Records for processing ::

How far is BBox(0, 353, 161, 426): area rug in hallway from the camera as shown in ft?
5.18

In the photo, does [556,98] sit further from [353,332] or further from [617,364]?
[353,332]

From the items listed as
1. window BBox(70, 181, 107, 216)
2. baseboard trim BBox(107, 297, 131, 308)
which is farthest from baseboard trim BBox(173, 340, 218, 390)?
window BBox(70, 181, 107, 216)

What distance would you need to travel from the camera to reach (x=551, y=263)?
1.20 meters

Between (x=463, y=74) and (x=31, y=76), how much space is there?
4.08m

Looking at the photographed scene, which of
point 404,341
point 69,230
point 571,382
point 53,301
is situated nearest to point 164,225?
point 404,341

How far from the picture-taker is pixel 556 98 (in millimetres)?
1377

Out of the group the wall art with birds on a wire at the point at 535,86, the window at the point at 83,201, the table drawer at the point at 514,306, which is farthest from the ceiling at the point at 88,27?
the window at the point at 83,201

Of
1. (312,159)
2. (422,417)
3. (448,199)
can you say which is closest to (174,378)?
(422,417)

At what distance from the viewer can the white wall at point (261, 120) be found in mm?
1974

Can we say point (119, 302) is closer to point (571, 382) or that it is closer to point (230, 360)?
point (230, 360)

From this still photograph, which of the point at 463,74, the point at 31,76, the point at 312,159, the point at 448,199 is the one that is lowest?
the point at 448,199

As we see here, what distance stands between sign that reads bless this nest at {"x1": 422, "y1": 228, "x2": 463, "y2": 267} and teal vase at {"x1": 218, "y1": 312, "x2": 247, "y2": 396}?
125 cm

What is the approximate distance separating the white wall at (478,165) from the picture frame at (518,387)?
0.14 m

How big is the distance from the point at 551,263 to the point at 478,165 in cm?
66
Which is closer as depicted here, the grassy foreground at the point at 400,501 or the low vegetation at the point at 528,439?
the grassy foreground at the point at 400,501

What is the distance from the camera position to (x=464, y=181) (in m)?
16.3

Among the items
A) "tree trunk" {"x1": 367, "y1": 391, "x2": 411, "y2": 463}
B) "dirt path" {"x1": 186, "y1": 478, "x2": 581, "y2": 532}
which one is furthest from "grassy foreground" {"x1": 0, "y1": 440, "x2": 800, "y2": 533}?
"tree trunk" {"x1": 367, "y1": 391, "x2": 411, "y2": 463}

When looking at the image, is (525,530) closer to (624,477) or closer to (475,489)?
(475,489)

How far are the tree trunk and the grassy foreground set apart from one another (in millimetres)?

Task to complete ::
Copy out every one of the records above, word for word and without alteration.

Solution to the exercise ::
How far is BBox(0, 353, 161, 426): area rug in hallway from the camera as shown in ft?
5.18

In the photo, does [556,98] sit further from [353,332] or further from [617,364]?
[353,332]

From the items listed as
1. window BBox(70, 181, 107, 216)
2. baseboard trim BBox(107, 297, 131, 308)
which is farthest from baseboard trim BBox(173, 340, 218, 390)?
window BBox(70, 181, 107, 216)

What distance would you need to travel from the camera to reach (x=551, y=263)?
1.20 meters

Between (x=463, y=74) and (x=31, y=76), how much space is there?
4.08m

Looking at the photographed scene, which of
point 404,341
point 69,230
point 571,382
point 53,301
is situated nearest to point 164,225?
point 404,341

How far from the picture-taker is pixel 556 98 (in millimetres)?
1377

Out of the group the wall art with birds on a wire at the point at 535,86, the window at the point at 83,201, the table drawer at the point at 514,306, which is farthest from the ceiling at the point at 88,27?
the window at the point at 83,201

Of
1. (312,159)
2. (422,417)
3. (448,199)
can you say which is closest to (174,378)?
(422,417)

At what distance from the viewer can the white wall at point (261, 120) be found in mm?
1974

Can we say point (119, 302) is closer to point (571, 382) or that it is closer to point (230, 360)?
point (230, 360)

From this still photograph, which of the point at 463,74, the point at 31,76, the point at 312,159, the point at 448,199 is the one that is lowest?
the point at 448,199

As we see here, what distance stands between sign that reads bless this nest at {"x1": 422, "y1": 228, "x2": 463, "y2": 267} and teal vase at {"x1": 218, "y1": 312, "x2": 247, "y2": 396}?
125 cm

What is the approximate distance separating the white wall at (478,165) from the picture frame at (518,387)?
0.14 m

How big is the distance from the point at 551,263 to the point at 478,165 in cm?
66
Which is closer as depicted here, the grassy foreground at the point at 400,501 or the low vegetation at the point at 528,439?
the grassy foreground at the point at 400,501

What is the distance from the camera position to (x=464, y=181) (in m)?
16.3

Among the items
A) "tree trunk" {"x1": 367, "y1": 391, "x2": 411, "y2": 463}
B) "dirt path" {"x1": 186, "y1": 478, "x2": 581, "y2": 532}
which one is furthest from "grassy foreground" {"x1": 0, "y1": 440, "x2": 800, "y2": 533}?
"tree trunk" {"x1": 367, "y1": 391, "x2": 411, "y2": 463}

When looking at the image, is (525,530) closer to (624,477) or closer to (475,489)?
(475,489)

How far are the tree trunk and the grassy foreground set apart from one another (in millimetres)?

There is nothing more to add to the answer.